Copy out all of the material exactly.

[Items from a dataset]
>>>
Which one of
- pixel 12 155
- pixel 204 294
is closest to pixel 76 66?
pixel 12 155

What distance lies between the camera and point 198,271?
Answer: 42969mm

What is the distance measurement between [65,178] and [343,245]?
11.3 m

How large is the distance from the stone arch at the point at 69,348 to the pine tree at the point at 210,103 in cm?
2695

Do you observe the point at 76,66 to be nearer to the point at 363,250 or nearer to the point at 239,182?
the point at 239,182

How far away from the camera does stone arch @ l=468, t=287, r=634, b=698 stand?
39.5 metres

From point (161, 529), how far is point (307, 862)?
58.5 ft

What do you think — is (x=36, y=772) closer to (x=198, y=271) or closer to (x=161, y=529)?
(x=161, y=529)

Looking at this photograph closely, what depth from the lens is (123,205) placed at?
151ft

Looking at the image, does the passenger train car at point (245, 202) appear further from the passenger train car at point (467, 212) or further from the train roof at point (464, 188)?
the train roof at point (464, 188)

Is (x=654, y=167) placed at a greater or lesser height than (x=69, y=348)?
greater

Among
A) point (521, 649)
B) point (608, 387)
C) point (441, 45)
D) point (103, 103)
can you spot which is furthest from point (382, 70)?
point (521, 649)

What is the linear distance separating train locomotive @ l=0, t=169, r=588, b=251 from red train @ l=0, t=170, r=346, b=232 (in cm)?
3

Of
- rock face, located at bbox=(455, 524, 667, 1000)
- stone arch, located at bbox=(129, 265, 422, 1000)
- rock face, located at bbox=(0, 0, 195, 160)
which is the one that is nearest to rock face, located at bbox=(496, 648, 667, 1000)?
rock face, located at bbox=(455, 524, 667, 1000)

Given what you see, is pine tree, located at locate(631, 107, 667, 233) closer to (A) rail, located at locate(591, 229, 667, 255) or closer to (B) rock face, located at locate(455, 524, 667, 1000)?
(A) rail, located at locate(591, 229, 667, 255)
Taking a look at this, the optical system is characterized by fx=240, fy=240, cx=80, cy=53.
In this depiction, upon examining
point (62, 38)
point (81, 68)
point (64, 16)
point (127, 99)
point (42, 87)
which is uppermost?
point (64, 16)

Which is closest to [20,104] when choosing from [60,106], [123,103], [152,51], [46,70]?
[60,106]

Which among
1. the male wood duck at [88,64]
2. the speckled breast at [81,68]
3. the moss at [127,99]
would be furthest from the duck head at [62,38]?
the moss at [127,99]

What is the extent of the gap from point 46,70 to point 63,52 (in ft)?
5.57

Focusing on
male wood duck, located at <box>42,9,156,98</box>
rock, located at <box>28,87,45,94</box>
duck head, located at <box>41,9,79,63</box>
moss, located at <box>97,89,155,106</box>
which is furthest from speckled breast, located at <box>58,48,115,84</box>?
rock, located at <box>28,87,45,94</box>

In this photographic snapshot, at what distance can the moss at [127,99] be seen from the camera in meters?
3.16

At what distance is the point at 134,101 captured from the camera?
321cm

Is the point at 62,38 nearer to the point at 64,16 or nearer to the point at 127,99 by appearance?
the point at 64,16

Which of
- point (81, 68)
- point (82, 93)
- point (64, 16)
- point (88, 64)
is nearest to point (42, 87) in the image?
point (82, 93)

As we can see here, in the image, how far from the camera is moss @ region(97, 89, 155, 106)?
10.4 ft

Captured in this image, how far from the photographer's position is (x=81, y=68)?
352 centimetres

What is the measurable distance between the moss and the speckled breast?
<<<
# Task result:
Which one of
- pixel 12 155
- pixel 204 294
is closest to pixel 76 66?
pixel 12 155

What distance lies between the camera and point 198,271?
Answer: 42969mm

What is the distance measurement between [65,178] and [343,245]?
11.3 m

How large is the distance from the stone arch at the point at 69,348 to the pine tree at the point at 210,103 in cm?
2695

Do you observe the point at 76,66 to be nearer to the point at 363,250 or nearer to the point at 239,182?
the point at 239,182

How far away from the camera does stone arch @ l=468, t=287, r=634, b=698 stand?
39.5 metres

From point (161, 529), how far is point (307, 862)?
58.5 ft

What do you think — is (x=36, y=772) closer to (x=198, y=271) or closer to (x=161, y=529)?
(x=161, y=529)

Looking at this photograph closely, what depth from the lens is (123,205) placed at?
151ft

Looking at the image, does the passenger train car at point (245, 202) appear further from the passenger train car at point (467, 212) or further from the train roof at point (464, 188)?
the train roof at point (464, 188)

Is (x=654, y=167) placed at a greater or lesser height than (x=69, y=348)?
greater

Among
A) point (521, 649)
B) point (608, 387)
C) point (441, 45)
D) point (103, 103)
can you spot which is furthest from point (382, 70)?
point (521, 649)

What is the linear distance separating train locomotive @ l=0, t=169, r=588, b=251 from red train @ l=0, t=170, r=346, b=232 (in cm)?
3

Of
- rock face, located at bbox=(455, 524, 667, 1000)
- stone arch, located at bbox=(129, 265, 422, 1000)
- rock face, located at bbox=(0, 0, 195, 160)
which is the one that is nearest to rock face, located at bbox=(496, 648, 667, 1000)?
rock face, located at bbox=(455, 524, 667, 1000)

Given what you see, is pine tree, located at locate(631, 107, 667, 233) closer to (A) rail, located at locate(591, 229, 667, 255) or closer to (B) rock face, located at locate(455, 524, 667, 1000)?
(A) rail, located at locate(591, 229, 667, 255)
Taking a look at this, the optical system is characterized by fx=240, fy=240, cx=80, cy=53.
In this depiction, upon examining
point (62, 38)
point (81, 68)
point (64, 16)
point (127, 99)
point (42, 87)
which is uppermost?
point (64, 16)

Which is closest to [20,104] when choosing from [60,106], [123,103], [152,51], [46,70]?
[60,106]

Which among
1. the male wood duck at [88,64]
2. the speckled breast at [81,68]
3. the moss at [127,99]
would be furthest from the duck head at [62,38]?
the moss at [127,99]

What is the extent of the gap from point 46,70 to point 63,52 (in ft)?
5.57

Focusing on
male wood duck, located at <box>42,9,156,98</box>
rock, located at <box>28,87,45,94</box>
duck head, located at <box>41,9,79,63</box>
moss, located at <box>97,89,155,106</box>
which is furthest from speckled breast, located at <box>58,48,115,84</box>?
rock, located at <box>28,87,45,94</box>

In this photographic snapshot, at what distance can the moss at [127,99] be seen from the camera in meters?
3.16

At what distance is the point at 134,101 captured from the camera?
321cm

Is the point at 62,38 nearer to the point at 64,16 or nearer to the point at 127,99 by appearance?
the point at 64,16

Which of
- point (81, 68)
- point (82, 93)
- point (64, 16)
- point (88, 64)
is nearest to point (42, 87) in the image?
point (82, 93)

As we can see here, in the image, how far from the camera is moss @ region(97, 89, 155, 106)?
10.4 ft

Captured in this image, how far from the photographer's position is (x=81, y=68)?
352 centimetres

What is the measurable distance between the moss and the speckled breast?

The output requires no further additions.